Rudolf Slatin alias Slatin Pascha, 1857 geboren, war ein altösterreichischer Abenteurer böhmisch-jüdischer Herkunft, bereits mit 24 Jahren britischer Gouverneur der sudanesischen Provinz Darfur; bald danach in den Mahdi-Kriegen gefangengenommen; die folgenden elf Jahre verbrachte er als Sklave bei Mahdi-Nachfolger Khalifa Abdullahi. Nach seiner Flucht schrieb er, auf Wunsch seiner britischen Fluchthelfer, über die Gefangenschaft den propagandageeigneten Bestseller „Feuer und Schwert im Sudan“.

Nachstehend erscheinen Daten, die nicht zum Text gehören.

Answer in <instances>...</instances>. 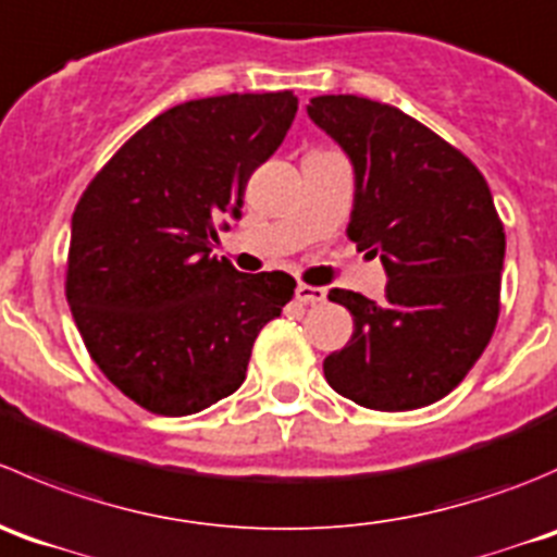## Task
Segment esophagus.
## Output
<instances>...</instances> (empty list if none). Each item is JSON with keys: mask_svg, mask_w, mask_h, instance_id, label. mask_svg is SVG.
Here are the masks:
<instances>
[{"mask_svg": "<svg viewBox=\"0 0 557 557\" xmlns=\"http://www.w3.org/2000/svg\"><path fill=\"white\" fill-rule=\"evenodd\" d=\"M295 295H297V300H300V302H311V306H317V302H322L324 297H327V292H324V286L297 284Z\"/></svg>", "mask_w": 557, "mask_h": 557, "instance_id": "1", "label": "esophagus"}]
</instances>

Birgit Schwaner benutzt und „poetisiert“ Momente aus der Biografie des historischen Slatin, um damit zu improvisieren – keine Erzählung im klassisch-linearen Sinn, eher ein Wirbel aus Ereignissen, disperaten Einfällen, Motiv-Verästelungen wie Gedankensprüngen – initiiert von der Lust an Assonanzen und Assoziationen, Wortklang und -rhythmus, am ironischen Spiel mit und am Brechen von Klischees – etwa solcher aus dem Repertoire der kolonialistischen Abenteuererzählung. So wird dem siebzehnjährigen Noch-nicht-Helden eine Lady P. zugesellt, die es in die Wüste zieht, und dieser ein Mops, der im Meer versinkt. Ein Autorinnen-Ich meldet sich ständig zu Wort; ein schwarzer Missionar ist sporadisch zur Stelle und der Protagonist schon sehr bald gespalten bzw. vervierfacht: Treffen Sie Kratin, Platin und Schlatin, die als parodistischer Chor in der Gegend herumlungern und auf der Fähre nach Alexandria das Ende ihrer Namen verlieren; denn als Slatin beinah ertrinkt, gerät das Anhängsel „in“ ins „Außersicht“ und geht verloren im Meer – oder in der Sprache, die als „veritable Meeresmaschine“ auch abrupte Wendungen generiert; so, wie sonst Illusio- nen – etwa der, dass „Ich“ eine Einheit sei und Biografie nicht vor allem Erzählung. Fragment, Palimpsest. Improvisation.